▶ **Task description**
Copy out the entire listing word for word.

▶ **Exercise input**
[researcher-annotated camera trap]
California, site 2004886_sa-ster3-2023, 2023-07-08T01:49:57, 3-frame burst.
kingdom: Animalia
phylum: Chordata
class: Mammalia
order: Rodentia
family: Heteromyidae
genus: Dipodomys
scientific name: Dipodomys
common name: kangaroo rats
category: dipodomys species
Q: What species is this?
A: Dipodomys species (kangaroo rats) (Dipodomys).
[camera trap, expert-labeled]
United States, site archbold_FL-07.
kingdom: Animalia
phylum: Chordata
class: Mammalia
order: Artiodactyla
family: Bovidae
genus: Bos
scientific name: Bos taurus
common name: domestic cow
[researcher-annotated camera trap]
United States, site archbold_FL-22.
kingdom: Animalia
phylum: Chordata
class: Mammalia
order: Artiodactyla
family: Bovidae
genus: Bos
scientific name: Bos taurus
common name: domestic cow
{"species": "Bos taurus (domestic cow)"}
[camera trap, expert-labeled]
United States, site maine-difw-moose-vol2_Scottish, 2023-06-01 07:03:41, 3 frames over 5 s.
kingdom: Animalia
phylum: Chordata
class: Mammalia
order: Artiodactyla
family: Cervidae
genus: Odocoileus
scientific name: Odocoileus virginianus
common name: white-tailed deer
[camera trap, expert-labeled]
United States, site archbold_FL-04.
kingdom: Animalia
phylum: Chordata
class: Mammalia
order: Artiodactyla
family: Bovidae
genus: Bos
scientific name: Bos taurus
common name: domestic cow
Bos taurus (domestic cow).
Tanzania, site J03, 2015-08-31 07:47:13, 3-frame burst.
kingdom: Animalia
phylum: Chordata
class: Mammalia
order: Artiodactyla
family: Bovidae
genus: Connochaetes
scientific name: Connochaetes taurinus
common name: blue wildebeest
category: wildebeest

▶ **Task answer**
[researcher-annotated camera trap]
California, site 2004886_sa-ster3-2023, 2023-07-08T01:49:57, 3-frame burst.
kingdom: Animalia
phylum: Chordata
class: Mammalia
order: Rodentia
family: Heteromyidae
genus: Dipodomys
scientific name: Dipodomys
common name: kangaroo rats
category: dipodomys species
Q: What species is this?
A: Dipodomys species (kangaroo rats) (Dipodomys).
[camera trap, expert-labeled]
United States, site archbold_FL-07.
kingdom: Animalia
phylum: Chordata
class: Mammalia
order: Artiodactyla
family: Bovidae
genus: Bos
scientific name: Bos taurus
common name: domestic cow
[researcher-annotated camera trap]
United States, site archbold_FL-22.
kingdom: Animalia
phylum: Chordata
class: Mammalia
order: Artiodactyla
family: Bovidae
genus: Bos
scientific name: Bos taurus
common name: domestic cow
{"species": "Bos taurus (domestic cow)"}
[camera trap, expert-labeled]
United States, site maine-difw-moose-vol2_Scottish, 2023-06-01 07:03:41, 3 frames over 5 s.
kingdom: Animalia
phylum: Chordata
class: Mammalia
order: Artiodactyla
family: Cervidae
genus: Odocoileus
scientific name: Odocoileus virginianus
common name: white-tailed deer
[camera trap, expert-labeled]
United States, site archbold_FL-04.
kingdom: Animalia
phylum: Chordata
class: Mammalia
order: Artiodactyla
family: Bovidae
genus: Bos
scientific name: Bos taurus
common name: domestic cow
Bos taurus (domestic cow).
Tanzania, site J03, 2015-08-31 07:47:13, 3-frame burst.
kingdom: Animalia
phylum: Chordata
class: Mammalia
order: Artiodactyla
family: Bovidae
genus: Connochaetes
scientific name: Connochaetes taurinus
common name: blue wildebeest
category: wildebeest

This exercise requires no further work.